Exercise details:
Below is some material; transcribe all of it exactly.

Stored dataset items:
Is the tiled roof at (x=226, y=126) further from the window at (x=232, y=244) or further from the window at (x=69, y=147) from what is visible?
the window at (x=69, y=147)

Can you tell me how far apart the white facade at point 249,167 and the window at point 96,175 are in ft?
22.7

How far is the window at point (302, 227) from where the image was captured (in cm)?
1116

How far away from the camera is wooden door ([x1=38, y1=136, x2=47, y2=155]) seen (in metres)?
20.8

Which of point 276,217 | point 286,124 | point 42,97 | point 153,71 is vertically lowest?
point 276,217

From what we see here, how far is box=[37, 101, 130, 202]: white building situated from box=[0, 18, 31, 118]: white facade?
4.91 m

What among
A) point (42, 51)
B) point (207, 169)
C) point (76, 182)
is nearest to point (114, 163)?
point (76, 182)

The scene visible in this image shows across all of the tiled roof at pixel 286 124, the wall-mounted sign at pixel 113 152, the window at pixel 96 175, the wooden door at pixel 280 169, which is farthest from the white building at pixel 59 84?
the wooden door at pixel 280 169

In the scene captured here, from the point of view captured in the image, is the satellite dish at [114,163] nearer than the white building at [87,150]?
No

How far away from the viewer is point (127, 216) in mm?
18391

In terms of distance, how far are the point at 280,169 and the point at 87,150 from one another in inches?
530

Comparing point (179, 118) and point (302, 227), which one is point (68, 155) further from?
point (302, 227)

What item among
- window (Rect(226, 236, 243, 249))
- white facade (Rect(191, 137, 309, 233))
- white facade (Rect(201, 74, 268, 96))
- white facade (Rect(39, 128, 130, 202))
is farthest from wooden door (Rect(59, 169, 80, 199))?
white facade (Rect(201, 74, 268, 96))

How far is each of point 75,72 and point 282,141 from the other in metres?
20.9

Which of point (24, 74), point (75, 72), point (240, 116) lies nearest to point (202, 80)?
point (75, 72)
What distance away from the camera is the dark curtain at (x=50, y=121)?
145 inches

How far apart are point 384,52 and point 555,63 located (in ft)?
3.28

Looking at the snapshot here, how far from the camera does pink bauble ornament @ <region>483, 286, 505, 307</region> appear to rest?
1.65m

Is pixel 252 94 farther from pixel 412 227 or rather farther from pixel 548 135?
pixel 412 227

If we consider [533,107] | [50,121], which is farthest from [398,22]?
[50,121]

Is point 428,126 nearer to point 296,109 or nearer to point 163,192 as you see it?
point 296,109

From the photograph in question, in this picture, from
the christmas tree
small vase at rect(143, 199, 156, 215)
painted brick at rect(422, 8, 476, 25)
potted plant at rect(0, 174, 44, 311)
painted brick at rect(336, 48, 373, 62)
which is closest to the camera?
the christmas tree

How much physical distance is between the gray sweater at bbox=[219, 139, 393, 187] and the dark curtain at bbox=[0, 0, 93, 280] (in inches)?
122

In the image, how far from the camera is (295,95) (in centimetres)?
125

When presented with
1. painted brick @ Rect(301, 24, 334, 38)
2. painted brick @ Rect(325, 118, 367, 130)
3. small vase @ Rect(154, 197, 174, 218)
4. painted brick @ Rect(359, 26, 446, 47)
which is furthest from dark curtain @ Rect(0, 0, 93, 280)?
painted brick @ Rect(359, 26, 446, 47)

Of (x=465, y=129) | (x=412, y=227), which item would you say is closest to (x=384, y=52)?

Final result:
Is the tiled roof at (x=226, y=126) further from the window at (x=232, y=244) or further from the window at (x=69, y=147) from what is visible?
the window at (x=69, y=147)

Can you tell me how far apart the white facade at point 249,167 and the window at point 96,175 are in ft?
22.7

How far is the window at point (302, 227) from where the image was captured (in cm)?
1116

How far away from the camera is wooden door ([x1=38, y1=136, x2=47, y2=155]) seen (in metres)?
20.8

Which of point 276,217 | point 286,124 | point 42,97 | point 153,71 is vertically lowest?
point 276,217

From what we see here, how far is box=[37, 101, 130, 202]: white building situated from box=[0, 18, 31, 118]: white facade?
4.91 m

What among
A) point (42, 51)
B) point (207, 169)
C) point (76, 182)
is nearest to point (114, 163)?
point (76, 182)

The scene visible in this image shows across all of the tiled roof at pixel 286 124, the wall-mounted sign at pixel 113 152, the window at pixel 96 175, the wooden door at pixel 280 169, which is farthest from the white building at pixel 59 84?
the wooden door at pixel 280 169

In the scene captured here, from the point of view captured in the image, is the satellite dish at [114,163] nearer than the white building at [87,150]?
No

How far away from the viewer is point (127, 216) in mm?
18391

In terms of distance, how far are the point at 280,169 and the point at 87,150 from one another in inches?
530

Comparing point (179, 118) and point (302, 227), which one is point (68, 155) further from?
point (302, 227)

What item among
- window (Rect(226, 236, 243, 249))
- white facade (Rect(191, 137, 309, 233))
- white facade (Rect(201, 74, 268, 96))
- white facade (Rect(39, 128, 130, 202))
is farthest from wooden door (Rect(59, 169, 80, 199))?
white facade (Rect(201, 74, 268, 96))

How far is each of point 75,72 and point 282,141 from the other in metres?
20.9

Which of point (24, 74), point (75, 72), point (240, 116) lies nearest to point (202, 80)?
point (75, 72)
What distance away from the camera is the dark curtain at (x=50, y=121)?
145 inches

How far apart are point 384,52 and point 555,63 located (in ft)?
3.28

Looking at the snapshot here, how far from the camera does pink bauble ornament @ <region>483, 286, 505, 307</region> appear to rest?
1.65m

Is pixel 252 94 farther from pixel 412 227 or rather farther from pixel 548 135?
pixel 412 227

If we consider [533,107] | [50,121], which is farthest from [398,22]?
[50,121]

Is point 428,126 nearer to point 296,109 or nearer to point 163,192 as you see it?
point 296,109

From the photograph in question, in this picture, from
the christmas tree
small vase at rect(143, 199, 156, 215)
painted brick at rect(422, 8, 476, 25)
potted plant at rect(0, 174, 44, 311)
painted brick at rect(336, 48, 373, 62)
which is closest to the camera?
the christmas tree

How much physical distance is between the gray sweater at bbox=[219, 139, 393, 187] and the dark curtain at bbox=[0, 0, 93, 280] (in inches)?
122

In the image, how far from the camera is (295,95) (in centimetres)?
125

When presented with
1. painted brick @ Rect(301, 24, 334, 38)
2. painted brick @ Rect(325, 118, 367, 130)
3. small vase @ Rect(154, 197, 174, 218)
4. painted brick @ Rect(359, 26, 446, 47)
which is furthest from dark curtain @ Rect(0, 0, 93, 280)?
painted brick @ Rect(359, 26, 446, 47)

Of (x=465, y=129) | (x=412, y=227), which item would you say is closest to (x=384, y=52)?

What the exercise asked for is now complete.